I usually use a mixture of tantalum and ceramic output capacitors. Depending on your DC bias voltage, the ceramic output capacitors will degrade in capacitance by a significant factor. Most people do not consider DC bias when designing output stages. When your calculations result in a particular value, depending on the application, you should consider DC bias, temperature, age, etc.
Using a larger package (1210) can reduce this effect. When you jump to 2220 you're looking at higher costs and stress sensitivity (flex and expansion). In many industries, electrolytic (non-solid) are not allowed to be used. A balance between HF bypassing and LF decoupling depends on your application. Take a look at the DC bias effect on that 10uF capacitor and compare how many ceramics you would need to get 10uF of effective capacitance.
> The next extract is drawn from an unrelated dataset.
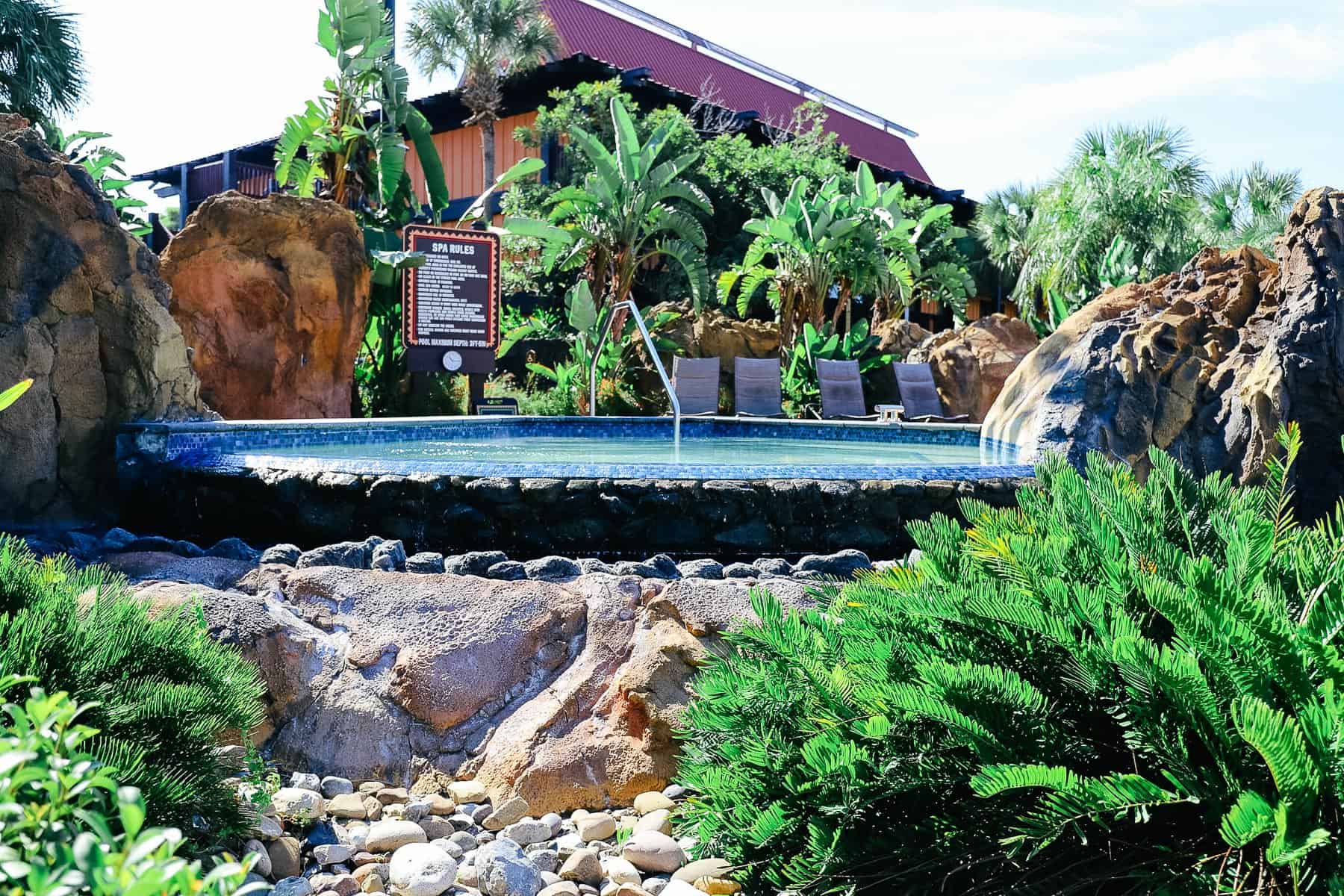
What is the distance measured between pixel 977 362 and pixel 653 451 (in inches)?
365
I would throw down a tantalum further away from the DC converter (closer to the load) and ceramics to take the switching ripple currents. Tantalum capacitors can be reliable if used properly. If you don't use them in high ripple current, high temperature applications, they're great to work with. There are several organic polymer tantalums (more expensive) that eliminate the typical tantalum failure mode. These caps are the T520 series (Kemet); featuring low ESR and high current capability.
Of course if you're costs aren't a priority and you have space (what are the odds) you can throw down the tantalum and some smaller valued ceramics to take the switch transition currents.
Feel free to add extra requirements or details about your project/design. I would love to provide more insight.